I don't really know why I missed my website. I realized after sending I missed adding my website but it was too late, sending a second e-mail would be just foolish cause if they haven't responded to the first, why would they respond to the second even if it does give my portfolio. I haven't exhausted all the photogs in this area, but given the lenses I have and such...I'm not even sure if I have the equipment to second shoot. As far as I know, none of the lenses I have are even prime lenses and except for my 50 and 40mms, the slowest aperture I have is my 18-55mm f/3.5-5.6 and the 75-300 f/4-5.6 is likely too soft to create good shots in low light...
I'd leave the equipment list off - chances are they have their own gear and if they want a second shooter a pro will have spares to ensure that they have a backup or that anyone who works for them has insured company equipment of a suitable standard to use.
Ok. Good to know. Makes sense too, given I've only just started out my equipment isn't insured at the moment.
Find a local camera club - they usually have access to great workshops which, if not free, are usually offered at substantially reduced rates over those offered to the general public. You're also MUCH more likely to find mentors there, and while it may not get you in the business, it will get you skills, and many of the old, retired pros who often join camera clubs know people who know people...
I agree about leaving your gear out of the E-mail. It's probably adequate for an assistant or second shooter, but it's not really pro wedding gear. Discussing gear is something that should be done, once you have established contact...hopefully at a face to face meeting.

I also noticed that you didn't link to a website or even a portfolio. That is certainly important. On that topic, I'd suggest that less is more. Don't send them to a gallery with 100+ photos. They will likely glance at a few of them and be done with it.
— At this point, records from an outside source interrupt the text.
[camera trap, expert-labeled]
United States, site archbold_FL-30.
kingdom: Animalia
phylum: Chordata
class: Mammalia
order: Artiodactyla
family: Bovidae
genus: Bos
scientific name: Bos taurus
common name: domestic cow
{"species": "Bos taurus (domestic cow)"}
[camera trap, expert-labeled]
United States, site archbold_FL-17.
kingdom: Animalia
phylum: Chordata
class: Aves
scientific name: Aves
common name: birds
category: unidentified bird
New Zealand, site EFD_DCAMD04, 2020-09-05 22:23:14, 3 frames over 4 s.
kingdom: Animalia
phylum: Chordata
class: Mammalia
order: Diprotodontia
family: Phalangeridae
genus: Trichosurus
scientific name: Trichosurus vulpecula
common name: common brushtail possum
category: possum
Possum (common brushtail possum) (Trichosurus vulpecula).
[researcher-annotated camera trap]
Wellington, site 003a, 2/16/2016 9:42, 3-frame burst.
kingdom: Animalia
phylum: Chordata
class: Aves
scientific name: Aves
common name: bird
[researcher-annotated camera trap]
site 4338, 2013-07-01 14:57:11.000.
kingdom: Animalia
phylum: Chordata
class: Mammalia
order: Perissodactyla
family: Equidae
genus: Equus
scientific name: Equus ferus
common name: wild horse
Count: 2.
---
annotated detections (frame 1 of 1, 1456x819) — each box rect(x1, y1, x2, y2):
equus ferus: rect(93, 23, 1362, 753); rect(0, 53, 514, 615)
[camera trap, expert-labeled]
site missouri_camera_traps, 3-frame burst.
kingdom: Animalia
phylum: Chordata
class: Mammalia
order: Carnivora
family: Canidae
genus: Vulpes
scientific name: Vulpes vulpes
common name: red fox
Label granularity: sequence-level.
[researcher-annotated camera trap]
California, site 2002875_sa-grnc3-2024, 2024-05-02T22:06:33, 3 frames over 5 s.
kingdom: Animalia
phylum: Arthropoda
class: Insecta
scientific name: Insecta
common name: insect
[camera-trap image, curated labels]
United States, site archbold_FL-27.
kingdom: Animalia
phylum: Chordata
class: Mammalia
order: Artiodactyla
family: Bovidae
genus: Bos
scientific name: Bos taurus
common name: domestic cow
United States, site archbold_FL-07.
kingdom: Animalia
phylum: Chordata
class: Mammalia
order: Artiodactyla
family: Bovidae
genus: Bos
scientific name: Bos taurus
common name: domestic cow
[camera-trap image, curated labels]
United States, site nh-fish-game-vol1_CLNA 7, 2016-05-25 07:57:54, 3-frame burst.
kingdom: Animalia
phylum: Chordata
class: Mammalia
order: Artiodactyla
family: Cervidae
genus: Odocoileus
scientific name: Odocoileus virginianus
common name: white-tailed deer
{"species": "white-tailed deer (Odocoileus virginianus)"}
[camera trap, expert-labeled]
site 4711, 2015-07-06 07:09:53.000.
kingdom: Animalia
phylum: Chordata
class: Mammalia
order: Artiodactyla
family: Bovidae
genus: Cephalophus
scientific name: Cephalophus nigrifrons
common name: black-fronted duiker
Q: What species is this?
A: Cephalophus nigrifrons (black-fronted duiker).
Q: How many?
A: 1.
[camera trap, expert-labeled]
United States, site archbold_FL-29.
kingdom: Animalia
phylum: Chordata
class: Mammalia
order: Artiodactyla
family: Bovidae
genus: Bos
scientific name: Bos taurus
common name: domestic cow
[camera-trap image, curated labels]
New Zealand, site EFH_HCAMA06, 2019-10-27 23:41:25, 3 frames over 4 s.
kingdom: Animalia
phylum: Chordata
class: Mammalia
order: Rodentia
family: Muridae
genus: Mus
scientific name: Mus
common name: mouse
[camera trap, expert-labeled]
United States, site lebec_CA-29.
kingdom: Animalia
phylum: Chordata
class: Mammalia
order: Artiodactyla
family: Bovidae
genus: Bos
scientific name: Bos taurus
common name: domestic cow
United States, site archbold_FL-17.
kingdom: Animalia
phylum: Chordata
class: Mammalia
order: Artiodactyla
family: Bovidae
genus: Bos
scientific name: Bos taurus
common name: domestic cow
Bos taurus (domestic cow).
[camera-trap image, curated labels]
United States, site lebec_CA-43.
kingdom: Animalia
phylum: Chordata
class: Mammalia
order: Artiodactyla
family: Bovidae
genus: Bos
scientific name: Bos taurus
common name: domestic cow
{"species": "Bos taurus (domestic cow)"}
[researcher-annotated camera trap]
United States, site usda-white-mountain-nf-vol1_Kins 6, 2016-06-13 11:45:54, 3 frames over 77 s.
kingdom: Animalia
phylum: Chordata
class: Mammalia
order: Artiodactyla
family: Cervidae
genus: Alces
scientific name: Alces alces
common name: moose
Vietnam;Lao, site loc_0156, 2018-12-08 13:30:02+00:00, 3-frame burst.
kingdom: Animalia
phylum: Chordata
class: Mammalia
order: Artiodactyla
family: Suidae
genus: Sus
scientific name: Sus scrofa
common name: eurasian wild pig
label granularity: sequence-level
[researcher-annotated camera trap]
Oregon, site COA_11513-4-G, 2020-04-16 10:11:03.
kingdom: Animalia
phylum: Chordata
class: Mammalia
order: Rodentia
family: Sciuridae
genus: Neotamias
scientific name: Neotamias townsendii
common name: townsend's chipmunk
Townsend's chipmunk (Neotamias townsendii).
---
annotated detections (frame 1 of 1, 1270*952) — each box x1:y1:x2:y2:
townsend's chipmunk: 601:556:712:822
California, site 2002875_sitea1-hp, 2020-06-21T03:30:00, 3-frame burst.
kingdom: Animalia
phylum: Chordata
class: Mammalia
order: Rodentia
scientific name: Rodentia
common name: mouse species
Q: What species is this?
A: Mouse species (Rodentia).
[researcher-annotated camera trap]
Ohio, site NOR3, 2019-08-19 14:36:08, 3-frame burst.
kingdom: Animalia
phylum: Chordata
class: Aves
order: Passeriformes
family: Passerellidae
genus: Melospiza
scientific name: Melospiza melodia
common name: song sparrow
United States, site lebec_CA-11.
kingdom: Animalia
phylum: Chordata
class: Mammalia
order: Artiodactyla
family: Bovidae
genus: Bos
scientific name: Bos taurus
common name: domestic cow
Instead, have a portfolio of only your strongest images. I'd suggest 20 or less. Include images that show that you understand and can control things like tricky metering situations, DOF etc.
We tend to judge ourselves by our best work, but others may judge us by the collective work that they see (or by the worst that they see) by only showing the best of your best, someone would likely have a higher opinion of your (your photography).